[SELECTED PASSAGE]
++++++++++
Reverse sphincterotomy of the minor papilla via the major papilla for chronic pancreatitis with incomplete pancreas divisum
A 35-year-old man presented with recurrent abdominal pain due to chronic alcoholic pancreatitis. Magnetic resonance cholangiopancreatography showed a dilated tortuous main pancreatic duct with incomplete pancreas divisum.
Endoscopic retrograde cholangiopancreatography (ERCP) was carried out and the major papilla was cannulated with a cannulatome and 0.035-inch guidewire. After contrast opacification of the main pancreatic duct, when deep cannulation was attempted, the guidewire became coiled in the direction of the accessory duct ([Fig. 1]). Cannulation via the minor papilla was therefore tried, but it was unsuccessful. The cannulatome with the guidewire was then used for cannulation via the major papilla; the guidewire was negotiated into the minor pancreatic duct and through the minor papilla, followed by the cannulatome over the guidewire. Reverse sphincterotomy of the minor papilla was performed and the cannulatome and guidewire were removed ([Fig. 2], [Video 1]). This was followed by deep pancreatic duct cannulation via the minor papilla, which showed a dilated, tortuous duct with ectatic side-branches. A 7-Fr, 10-cm single-pigtail stent was deployed into the pancreatic duct across the minor papilla ([Fig. 3]). The patient improved symptomatically and was asymptomatic at the 6 month follow-up.
++++++++++
[STUDY MATERIAL]
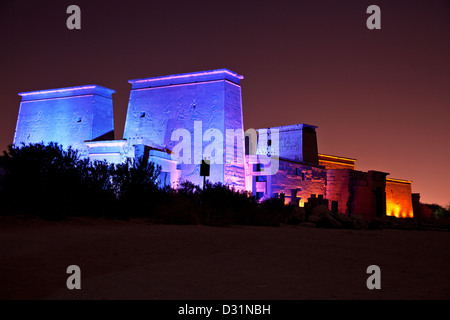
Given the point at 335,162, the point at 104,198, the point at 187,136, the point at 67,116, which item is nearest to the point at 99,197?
the point at 104,198

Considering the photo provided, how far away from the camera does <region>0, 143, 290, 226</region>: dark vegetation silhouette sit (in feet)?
36.4

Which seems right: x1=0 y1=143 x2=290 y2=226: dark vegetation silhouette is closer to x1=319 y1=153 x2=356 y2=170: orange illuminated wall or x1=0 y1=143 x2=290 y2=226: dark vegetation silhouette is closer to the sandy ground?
the sandy ground

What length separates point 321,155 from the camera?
36875 mm

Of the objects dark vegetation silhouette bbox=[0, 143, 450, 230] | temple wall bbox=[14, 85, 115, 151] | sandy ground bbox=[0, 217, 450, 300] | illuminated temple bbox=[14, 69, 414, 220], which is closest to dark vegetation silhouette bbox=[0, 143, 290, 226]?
dark vegetation silhouette bbox=[0, 143, 450, 230]

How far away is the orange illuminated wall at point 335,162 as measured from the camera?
37.0 meters

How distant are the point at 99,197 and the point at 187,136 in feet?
37.1

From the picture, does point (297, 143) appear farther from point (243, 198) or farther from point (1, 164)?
point (1, 164)

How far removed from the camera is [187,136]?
23.5 meters

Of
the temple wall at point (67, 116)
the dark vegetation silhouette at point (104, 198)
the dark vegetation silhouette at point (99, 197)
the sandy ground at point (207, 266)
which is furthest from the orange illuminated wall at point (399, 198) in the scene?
the sandy ground at point (207, 266)

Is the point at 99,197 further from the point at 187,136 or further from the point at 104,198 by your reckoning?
the point at 187,136

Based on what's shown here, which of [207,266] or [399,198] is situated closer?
[207,266]

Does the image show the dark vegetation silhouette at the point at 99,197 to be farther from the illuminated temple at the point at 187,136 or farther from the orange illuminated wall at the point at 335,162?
the orange illuminated wall at the point at 335,162

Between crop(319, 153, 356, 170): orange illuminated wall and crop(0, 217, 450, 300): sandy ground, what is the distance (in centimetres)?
2868
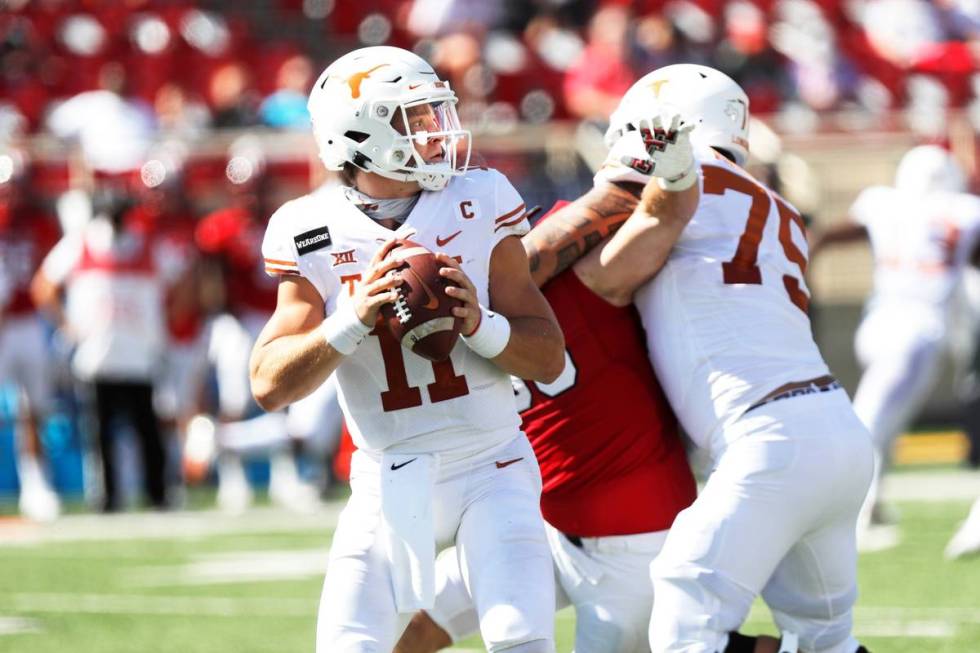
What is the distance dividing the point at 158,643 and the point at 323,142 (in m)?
2.66

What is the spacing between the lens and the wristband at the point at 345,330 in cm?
351

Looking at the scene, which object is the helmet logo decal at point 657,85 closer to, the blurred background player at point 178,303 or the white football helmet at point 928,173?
the white football helmet at point 928,173

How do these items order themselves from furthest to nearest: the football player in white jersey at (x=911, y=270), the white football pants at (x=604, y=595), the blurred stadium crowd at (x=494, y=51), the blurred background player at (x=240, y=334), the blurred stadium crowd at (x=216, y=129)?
the blurred stadium crowd at (x=494, y=51) → the blurred background player at (x=240, y=334) → the blurred stadium crowd at (x=216, y=129) → the football player in white jersey at (x=911, y=270) → the white football pants at (x=604, y=595)

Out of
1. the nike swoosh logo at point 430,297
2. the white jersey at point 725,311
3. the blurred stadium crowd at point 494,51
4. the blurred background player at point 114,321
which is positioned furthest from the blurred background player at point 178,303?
the nike swoosh logo at point 430,297

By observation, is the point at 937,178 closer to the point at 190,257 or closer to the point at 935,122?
the point at 935,122

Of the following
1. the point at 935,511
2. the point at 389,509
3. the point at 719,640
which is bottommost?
the point at 935,511

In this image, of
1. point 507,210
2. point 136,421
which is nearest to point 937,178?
point 136,421

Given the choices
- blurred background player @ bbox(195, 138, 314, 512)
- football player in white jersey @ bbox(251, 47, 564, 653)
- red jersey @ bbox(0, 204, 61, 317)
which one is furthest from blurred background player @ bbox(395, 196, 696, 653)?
red jersey @ bbox(0, 204, 61, 317)

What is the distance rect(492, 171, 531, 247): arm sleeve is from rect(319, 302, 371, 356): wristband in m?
0.41

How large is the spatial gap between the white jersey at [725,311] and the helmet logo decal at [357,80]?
0.63 metres

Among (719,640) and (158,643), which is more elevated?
(719,640)

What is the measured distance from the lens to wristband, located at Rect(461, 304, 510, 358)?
3.58 metres

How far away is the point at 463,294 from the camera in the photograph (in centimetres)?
351

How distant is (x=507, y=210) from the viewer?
12.4ft
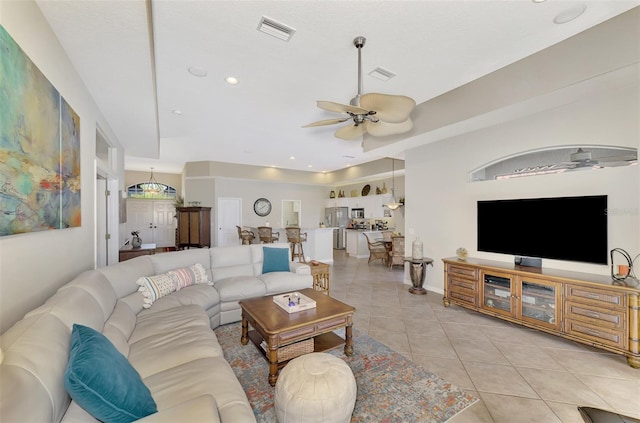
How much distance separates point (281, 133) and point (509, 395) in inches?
187

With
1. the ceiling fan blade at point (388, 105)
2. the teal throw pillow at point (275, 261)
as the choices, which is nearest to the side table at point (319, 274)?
the teal throw pillow at point (275, 261)

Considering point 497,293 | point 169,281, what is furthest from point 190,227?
point 497,293

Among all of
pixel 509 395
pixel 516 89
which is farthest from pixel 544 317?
pixel 516 89

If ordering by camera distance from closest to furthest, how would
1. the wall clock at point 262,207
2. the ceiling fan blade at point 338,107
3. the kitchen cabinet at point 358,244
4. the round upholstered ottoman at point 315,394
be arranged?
the round upholstered ottoman at point 315,394
the ceiling fan blade at point 338,107
the kitchen cabinet at point 358,244
the wall clock at point 262,207

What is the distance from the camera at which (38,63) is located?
1.69m

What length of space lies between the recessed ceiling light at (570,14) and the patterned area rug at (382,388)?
311 centimetres

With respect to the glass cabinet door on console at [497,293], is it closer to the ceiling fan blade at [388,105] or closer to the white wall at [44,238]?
the ceiling fan blade at [388,105]

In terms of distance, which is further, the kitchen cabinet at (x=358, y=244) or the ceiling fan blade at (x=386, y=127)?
the kitchen cabinet at (x=358, y=244)

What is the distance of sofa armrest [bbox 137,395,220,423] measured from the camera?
1123 mm

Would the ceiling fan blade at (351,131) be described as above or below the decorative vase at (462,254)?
above

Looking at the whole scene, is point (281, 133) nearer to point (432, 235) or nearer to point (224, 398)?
point (432, 235)

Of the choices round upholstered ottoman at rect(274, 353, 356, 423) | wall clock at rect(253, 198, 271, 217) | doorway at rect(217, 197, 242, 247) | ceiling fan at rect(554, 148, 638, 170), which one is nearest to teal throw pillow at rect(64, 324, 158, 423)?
round upholstered ottoman at rect(274, 353, 356, 423)

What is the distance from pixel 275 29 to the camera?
2129mm

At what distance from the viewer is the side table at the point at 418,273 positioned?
4.62 meters
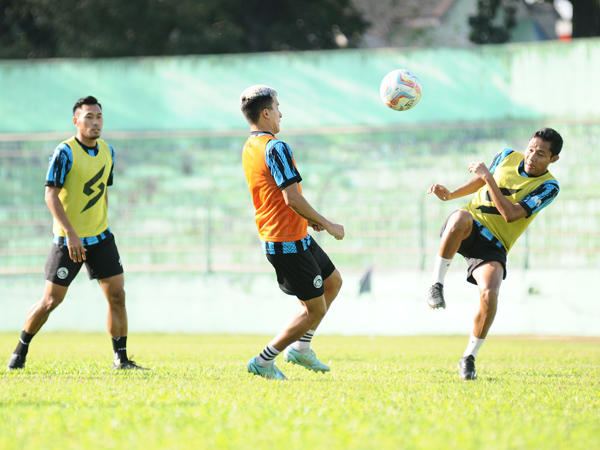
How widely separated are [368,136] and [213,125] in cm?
391

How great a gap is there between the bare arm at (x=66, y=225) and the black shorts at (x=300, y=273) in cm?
172

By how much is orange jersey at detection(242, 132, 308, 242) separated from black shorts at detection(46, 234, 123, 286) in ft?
5.53

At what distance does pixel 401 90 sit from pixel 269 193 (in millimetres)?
2145

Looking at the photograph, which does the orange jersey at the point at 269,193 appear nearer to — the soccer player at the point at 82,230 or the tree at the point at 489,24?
the soccer player at the point at 82,230

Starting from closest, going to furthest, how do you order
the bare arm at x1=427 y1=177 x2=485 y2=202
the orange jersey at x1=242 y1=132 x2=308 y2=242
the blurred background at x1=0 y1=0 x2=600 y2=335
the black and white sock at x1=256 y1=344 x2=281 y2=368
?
the orange jersey at x1=242 y1=132 x2=308 y2=242 → the black and white sock at x1=256 y1=344 x2=281 y2=368 → the bare arm at x1=427 y1=177 x2=485 y2=202 → the blurred background at x1=0 y1=0 x2=600 y2=335

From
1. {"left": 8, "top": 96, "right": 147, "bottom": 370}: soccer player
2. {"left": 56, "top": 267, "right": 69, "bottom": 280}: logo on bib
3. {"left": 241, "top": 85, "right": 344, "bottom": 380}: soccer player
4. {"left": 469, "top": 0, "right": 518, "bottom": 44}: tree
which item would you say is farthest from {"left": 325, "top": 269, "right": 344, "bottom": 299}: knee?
{"left": 469, "top": 0, "right": 518, "bottom": 44}: tree

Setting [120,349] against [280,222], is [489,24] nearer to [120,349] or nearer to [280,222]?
[120,349]

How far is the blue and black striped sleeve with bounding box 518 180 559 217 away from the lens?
22.9 ft

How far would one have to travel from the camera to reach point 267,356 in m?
6.42

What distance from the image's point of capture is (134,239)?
18.0 m

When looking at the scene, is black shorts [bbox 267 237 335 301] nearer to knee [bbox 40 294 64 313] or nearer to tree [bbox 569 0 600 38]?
knee [bbox 40 294 64 313]

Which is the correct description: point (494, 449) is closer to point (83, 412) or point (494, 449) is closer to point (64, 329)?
point (83, 412)

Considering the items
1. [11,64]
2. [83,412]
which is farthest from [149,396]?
[11,64]

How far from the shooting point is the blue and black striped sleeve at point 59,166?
7.07 meters
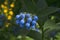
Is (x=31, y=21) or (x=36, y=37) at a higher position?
(x=31, y=21)

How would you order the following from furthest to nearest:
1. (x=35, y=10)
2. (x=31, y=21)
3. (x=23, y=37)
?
(x=31, y=21), (x=35, y=10), (x=23, y=37)

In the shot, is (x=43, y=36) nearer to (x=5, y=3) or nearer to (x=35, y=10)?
(x=35, y=10)

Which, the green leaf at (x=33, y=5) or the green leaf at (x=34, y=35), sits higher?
the green leaf at (x=33, y=5)

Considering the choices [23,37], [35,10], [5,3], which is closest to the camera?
[23,37]

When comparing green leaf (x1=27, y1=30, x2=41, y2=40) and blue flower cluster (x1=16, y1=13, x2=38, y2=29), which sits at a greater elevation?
blue flower cluster (x1=16, y1=13, x2=38, y2=29)

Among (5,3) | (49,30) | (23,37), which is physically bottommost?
(23,37)

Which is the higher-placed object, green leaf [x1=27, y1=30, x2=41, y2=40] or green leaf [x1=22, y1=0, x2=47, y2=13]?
green leaf [x1=22, y1=0, x2=47, y2=13]

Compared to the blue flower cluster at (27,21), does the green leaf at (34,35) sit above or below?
below

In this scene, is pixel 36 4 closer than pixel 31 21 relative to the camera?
Yes

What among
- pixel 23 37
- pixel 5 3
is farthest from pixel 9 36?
pixel 5 3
++++++++++
[TASK ITEM] Repeat the passage on the reverse sphincterotomy case word for word, from "Reverse sphincterotomy of the minor papilla via" up to and including "incomplete pancreas divisum.". Use only the text about the pancreas case to do this.

[TASK RESULT]
Reverse sphincterotomy of the minor papilla via the major papilla for chronic pancreatitis with incomplete pancreas divisum
A 35-year-old man presented with recurrent abdominal pain due to chronic alcoholic pancreatitis. Magnetic resonance cholangiopancreatography showed a dilated tortuous main pancreatic duct with incomplete pancreas divisum.